Julia genişletme büyüsü ile genişletilmiş çantasını açıp bütün kitaplarını, cüppelerini, özel izleme malzemelerini, ve biriktirdiği Galleon'ları. Neredeyse 100 Galleon'u vardı toplam. Ama Julia hepsinin bu kadar olmadığından emindi. Her Gringotts'a gidişilerinde oradan bir avuç Galleon yürütürdü. Tabii kimse bakmazken. Kaşla göz arasında. Hepsini de farklı yerlere saklardı. O yüzden Julia her fare deliğine baktı. Oralardan da 50 Galleon kadar çıktı. Julia kurnazca gülümsedi. Bir gün bu Galleon'lar çok işe yarayacaktı...

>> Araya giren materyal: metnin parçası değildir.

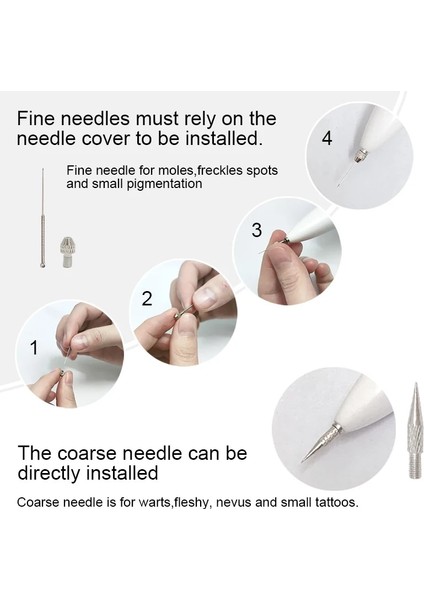 Fine needles must rely on the needle cover to be installed.

Fine needle for moles,freckles spots and small pigmentation

4

3

2

1

The coarse needle can be directly installed

Coarse needle is for warts,fleshy, nevus and small tattoos.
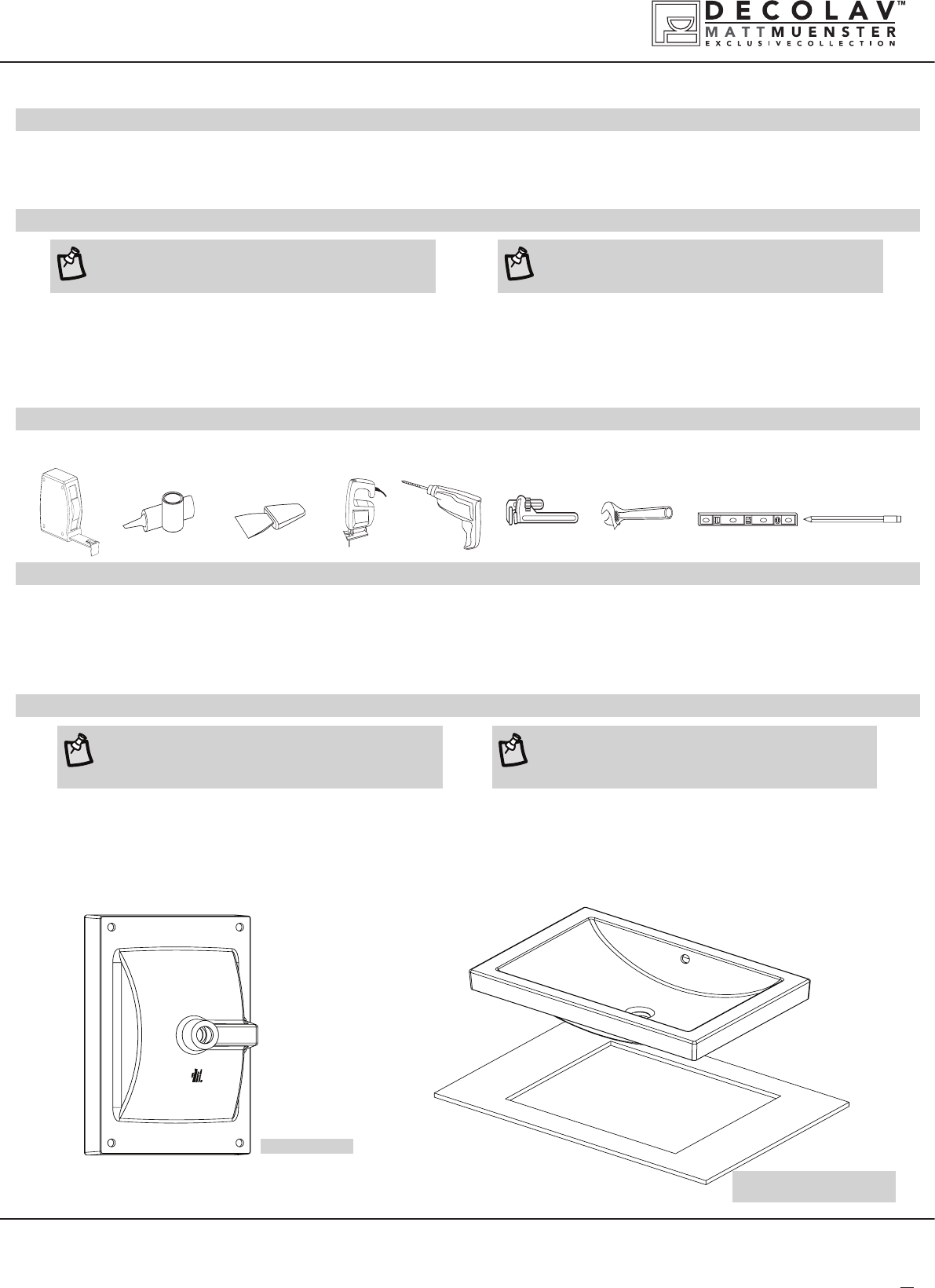 DECOLAV™
MATTMUENSTER
EXCLUSIVECOLLECTION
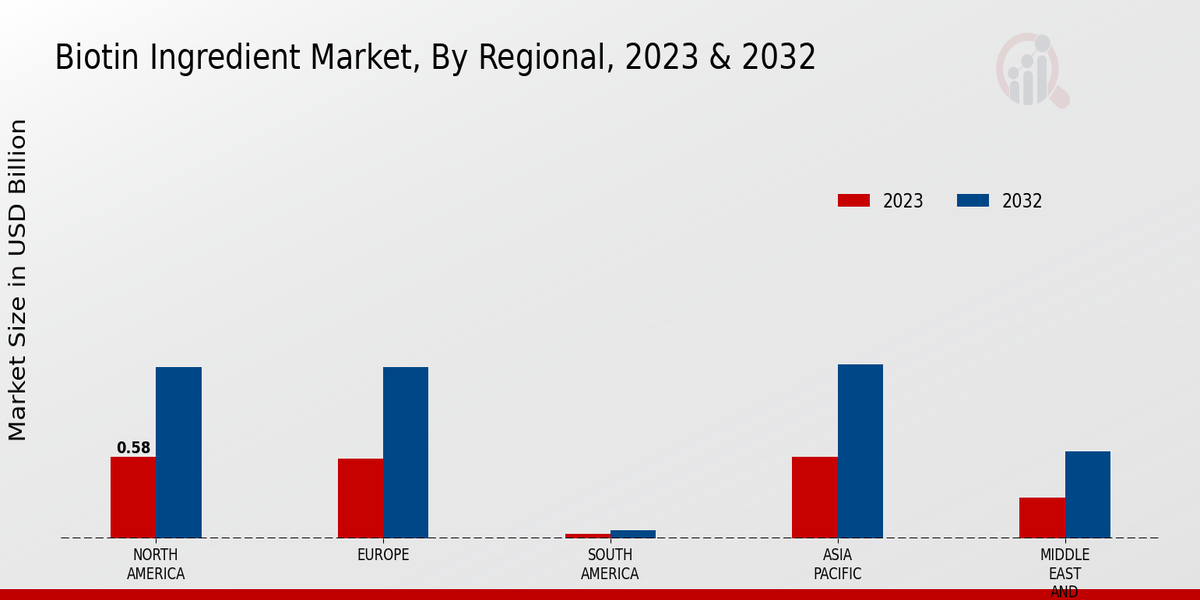 Biotin Ingredient Market, By Regional, 2023 & 2032

Market Size in USD Billion

2023
2032

0.58

NORTH AMERICA
EUROPE
SOUTH AMERICA
ASIA PACIFIC
MIDDLE EAST AND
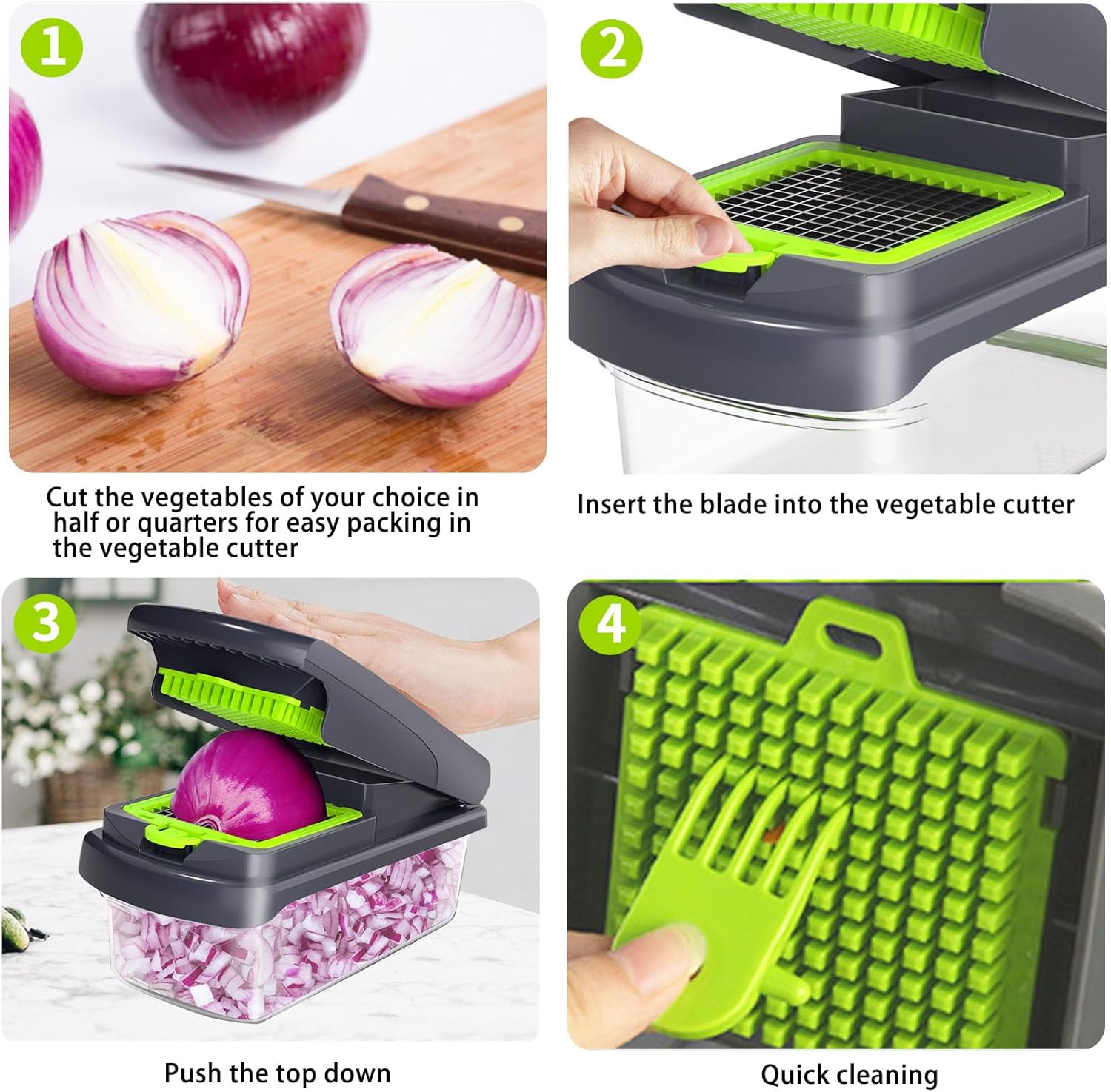 1

Cut the vegetables of your choice in half or quarters for easy packing in the vegetable cutter

2

Insert the blade into the vegetable cutter

3

Push the top down

4

Quick cleaning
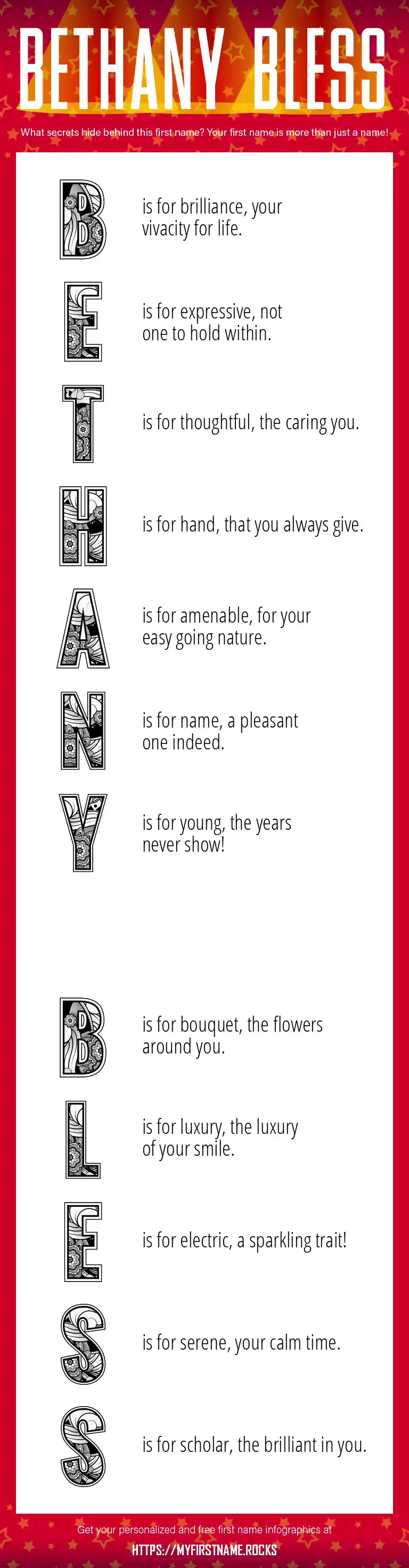 BETHANY BLESS

What secrets hide behind this first name? Your first name is more than just a name!

B is for brilliance, your vivacity for life.

E is for expressive, not one to hold within.

T is for thoughtful, the caring you.

H is for hand, that you always give.

A is for amenable, for your easy going nature.

N is for name, a pleasant one indeed.

Y is for young, the years never show!

B is for bouquet, the flowers around you.

L is for luxury, the luxury of your smile.

E is for electric, a sparkling trait!

S is for serene, your calm time.

S is for scholar, the brilliant in you.

Get your personalized and free first name infographics at

HTTPS://MYFIRSTNAME.ROCKS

Julia 1 saatte her şeyi hazır edip en uzak şömineye doğru yol aldı. Evi biraz daha gezmek istemişti ama o zaman burada kalmak isteyebilirdi. O yüzden şömineye girdiği anda "Bucks Malikanesi!" diye bağırdı. Ve yeşil alevler etrafını sararken kendini Bucks Malikanesi'nde buldu.
Meğer herkes şöminenin önünde onu bekliyormuş, iyi mi? Bu yüzden Julia "Ne bakıyorsunuz mal mal?! Ayı mı oynatıyoruz burada?!" diye bağırdı. Ve onların biraz bozulduklarını görünce memnun oldu.

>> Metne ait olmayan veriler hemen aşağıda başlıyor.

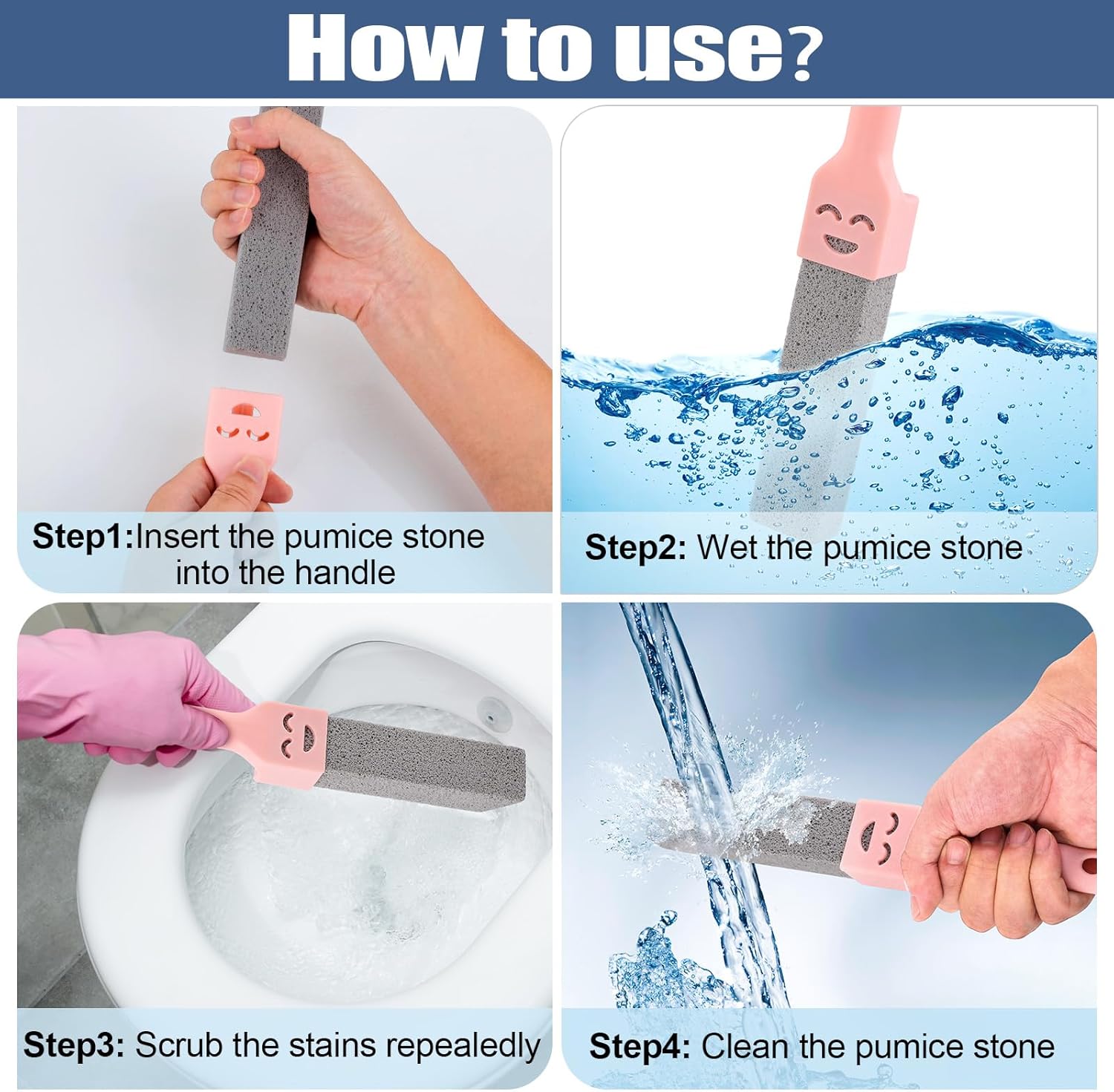 How to use?

Step1:Insert the pumice stone into the handle

Step2: Wet the pumice stone

Step3: Scrub the stains repealedly

Step4: Clean the pumice stone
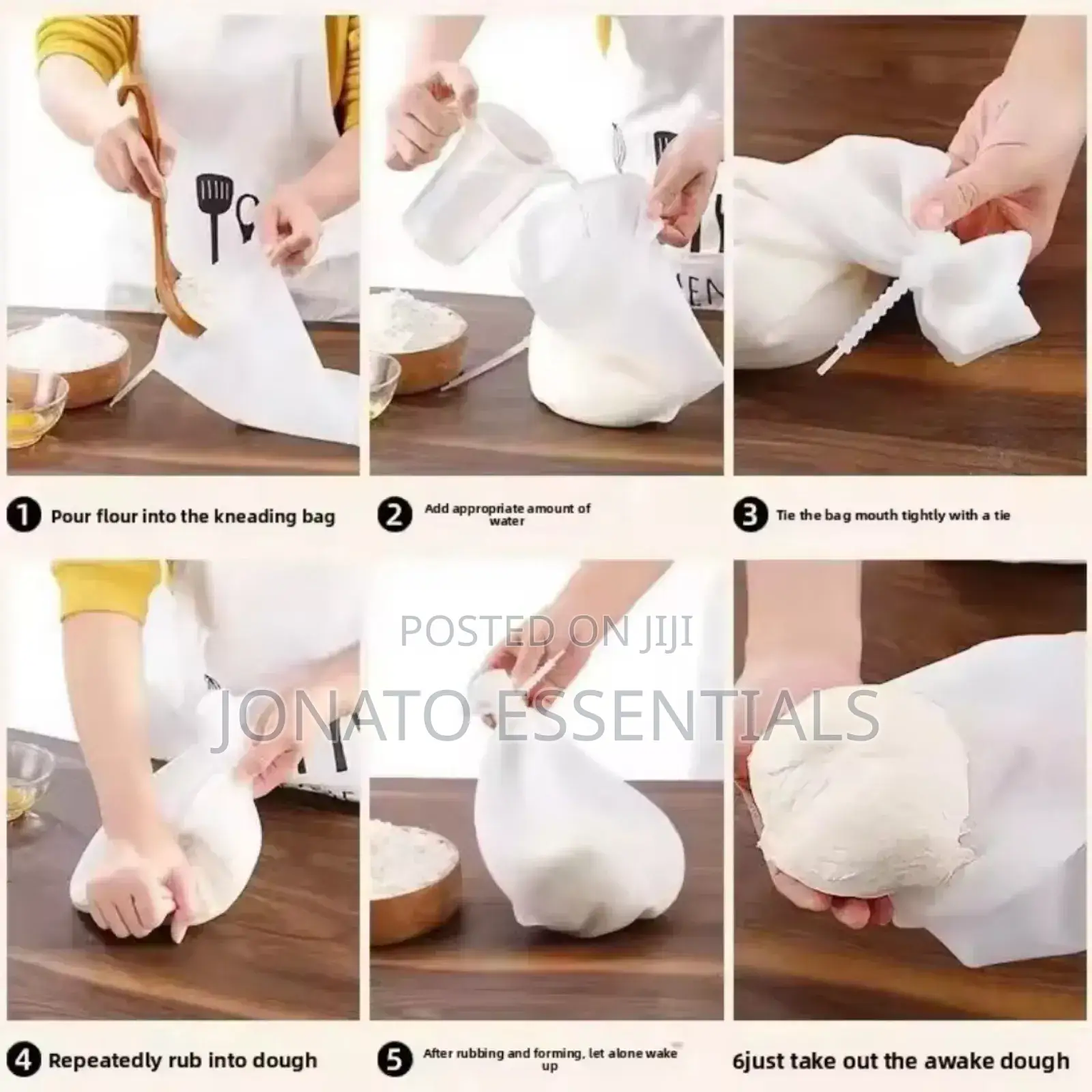 1 Pour flour into the kneading bag

2 Add appropriate amount of water

3 Tie the bag mouth tightly with a tie

POSTED ON JIJI

JONATO ESSENTIALS

4 Repeatedly rub into dough

5 After rubbing and forming, let alone wake up

6just take out the awake dough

Ablası Hillary sevecen görünmeye çalışarak -ve bunu başaramayarak- "Canım biz de seni bekliyorduk.Odan hazır." dedi.Hala sevecen görünmeye çalışıyordu ama daha çok bir yumurta yumurtlamaya çalışıyormuş gibi görünüyordu. "Her zamanki odanda kalacaksın."
Julia her zamanki odasının nerede olduğunu biliyordu. O yüzden onu bakışlarıyla öldürerek üst kata çıktı. Her şey tam hatırladığı gibiydi. Süslü püslü ve oldukça pahalı. Çantası ve baykuşuyla birlikte Claire'ın odasının karşısındaki odaya kadar yürümeye çalıştı. Ama başarılı olamayınca önce çantasını sonra baykuşunu odaya getirmeye karar verdi.

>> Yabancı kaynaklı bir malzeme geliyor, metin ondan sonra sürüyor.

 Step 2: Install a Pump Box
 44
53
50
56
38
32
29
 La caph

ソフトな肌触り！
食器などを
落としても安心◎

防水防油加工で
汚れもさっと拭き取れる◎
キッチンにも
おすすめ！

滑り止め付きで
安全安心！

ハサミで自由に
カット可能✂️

Julia, eşyalarının hepsinin burada olduğundan emin olunca odanın kapısını kilitledi ve kendini yatağa attı. Neler yapabileceğini düşünüyordu. Bir kere Kate ve Claire'a hayatı zindan edecekti. Neden buradaydı ki? Annesi 'intihar' ettiği için. Julia onun kendini öldürmediğinden o kadar emindi ki. Ona göre annesini biri öldürmüştü ve onu bulunca bu yaptığının bedelini ağır ödeyecekti.
Buradan ayrılıp da tekrar Black Malikanesi'ne dönmeyi dört gözle bekliyordu. Ama bu iş için reşit olması gerekiyordu. 17 yaşını iple çekiyordu. O zaman mirasını kendi üzerine geçirip Black Malikanesi'ne dönecekti. Bundan emindi.